April 27, 2023
Charging for designs

Charging for designs

 

Start with the end in mind


BY GEORGE URVARI



Growing Your Business is a new Landscape Trades column featuring business management experts writing on the topics that matter to landscape and horticulture professionals.
 


The goal for all design/ build companies is to acquire the best customers and capture revenue for all the work they do — including the project design. The design is the most important part of building a brand people are willing to pay for.


Art is priceless


A landscape is concrete, yet at the same time it is a living organism that either appreciates or depreciates over time. Design is the foundation upon which true long-lasting value is built. It’s not an expense, but rather an investment. The benefits are financial, environmental, social and emotional.


Charging for design permits:


1. A revenue source to pay for talent and keep it.
2. The ability to generate revenue and profit for your company.
3. A differentiator that validates we are good enough to charge you.
4. A screening tool to separate customer wheat from chaff.
5. The plan to execute the vision perfectly.


Leverage envy


Charlie Munger, Warren Buffet’s billionaire business partner, stated it best: Most people are driven by envy!

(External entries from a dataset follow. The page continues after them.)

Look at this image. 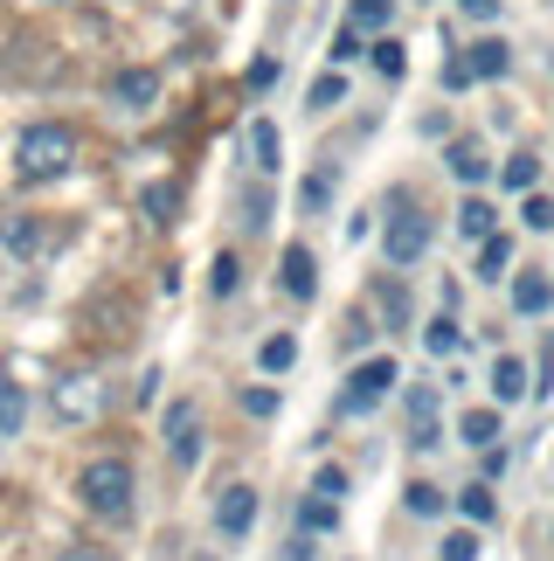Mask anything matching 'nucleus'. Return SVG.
I'll list each match as a JSON object with an SVG mask.
<instances>
[{
  "label": "nucleus",
  "instance_id": "nucleus-1",
  "mask_svg": "<svg viewBox=\"0 0 554 561\" xmlns=\"http://www.w3.org/2000/svg\"><path fill=\"white\" fill-rule=\"evenodd\" d=\"M70 167H77V133L70 125L42 118V125H28V133L14 139V174L21 181H62Z\"/></svg>",
  "mask_w": 554,
  "mask_h": 561
},
{
  "label": "nucleus",
  "instance_id": "nucleus-2",
  "mask_svg": "<svg viewBox=\"0 0 554 561\" xmlns=\"http://www.w3.org/2000/svg\"><path fill=\"white\" fill-rule=\"evenodd\" d=\"M77 492H83V506H91L97 520H125V513H132V465L125 458H91Z\"/></svg>",
  "mask_w": 554,
  "mask_h": 561
},
{
  "label": "nucleus",
  "instance_id": "nucleus-3",
  "mask_svg": "<svg viewBox=\"0 0 554 561\" xmlns=\"http://www.w3.org/2000/svg\"><path fill=\"white\" fill-rule=\"evenodd\" d=\"M395 360L389 354H374V360H360V368L347 375V388H339V409H347V416H368V409H381L389 402V388H395Z\"/></svg>",
  "mask_w": 554,
  "mask_h": 561
},
{
  "label": "nucleus",
  "instance_id": "nucleus-4",
  "mask_svg": "<svg viewBox=\"0 0 554 561\" xmlns=\"http://www.w3.org/2000/svg\"><path fill=\"white\" fill-rule=\"evenodd\" d=\"M381 250H389V264H423V256H430V222H423V215L409 208V202H395L389 208V229H381Z\"/></svg>",
  "mask_w": 554,
  "mask_h": 561
},
{
  "label": "nucleus",
  "instance_id": "nucleus-5",
  "mask_svg": "<svg viewBox=\"0 0 554 561\" xmlns=\"http://www.w3.org/2000/svg\"><path fill=\"white\" fill-rule=\"evenodd\" d=\"M166 458H174L181 471L201 458V409L195 402H174V409H166Z\"/></svg>",
  "mask_w": 554,
  "mask_h": 561
},
{
  "label": "nucleus",
  "instance_id": "nucleus-6",
  "mask_svg": "<svg viewBox=\"0 0 554 561\" xmlns=\"http://www.w3.org/2000/svg\"><path fill=\"white\" fill-rule=\"evenodd\" d=\"M216 527L229 534V541H243V534L257 527V485H222V500H216Z\"/></svg>",
  "mask_w": 554,
  "mask_h": 561
},
{
  "label": "nucleus",
  "instance_id": "nucleus-7",
  "mask_svg": "<svg viewBox=\"0 0 554 561\" xmlns=\"http://www.w3.org/2000/svg\"><path fill=\"white\" fill-rule=\"evenodd\" d=\"M112 98H118V112H153L160 77H153V70H118V77H112Z\"/></svg>",
  "mask_w": 554,
  "mask_h": 561
},
{
  "label": "nucleus",
  "instance_id": "nucleus-8",
  "mask_svg": "<svg viewBox=\"0 0 554 561\" xmlns=\"http://www.w3.org/2000/svg\"><path fill=\"white\" fill-rule=\"evenodd\" d=\"M443 167H451L464 187H485V174H493V160H485L478 139H451V146H443Z\"/></svg>",
  "mask_w": 554,
  "mask_h": 561
},
{
  "label": "nucleus",
  "instance_id": "nucleus-9",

A simple test of this assumption is the concept of buying a car. Ninety-nine per cent of cars today are reliable and safe with similar features, such as: fuel economy, automatic transmission, air conditioning, and seating for five people. The speed limits are the same for a Honda Accord or a BMW M3. One costs $30,000, the other $70,000, yet they essentially do the same thing. The perception in the marketplace of the value of the vehicles and the status they bring account for a giant delta in price. The same concept holds true for design: Frugal or wow!


Transition from free to fee


The biggest obstacle to charging for design is the fear of having no work. It is a rational emotion based on a perceived existential threat. The risk assessment, however, is not logical if emotion and not statistics governs the decision to charge or not to charge for design.


The strategic plan


Step 1: Charge for the design and credit the client if they hire you, but build it into your cost.
Step 2: Charge for the design for a fraction of your clients, with no offer of a credit but at a lower price.
Step 3: Charge all of your customers for the design with no credit at a lower price.
Step 4: Start raising your price incrementally over time to all your future customers.


Anecdotal evidence


My own company Oriole Landscaping did this, but we skipped step two. All the companies I have consulted have started charging for design with zero regrets. Boutique landscape designers and architects make their living purely off design.


Make a choice


Planning is never free. They say the Japanese take two years to plan and one year to build, while North Americans take one year to plan and two years to build. Perception is reality, and the reality is often undervalued. Sell your process — you have to show your clients you are the right choice. More people are willing to pay for the design than you think.      

 


George Urvari is the co-founder and president of Oriole Landscaping in Toronto, Ont. He is now on the second phase of his career acting as a business consultant for Knowledge Tree Consulting, a company co-founded with Peter Guinane.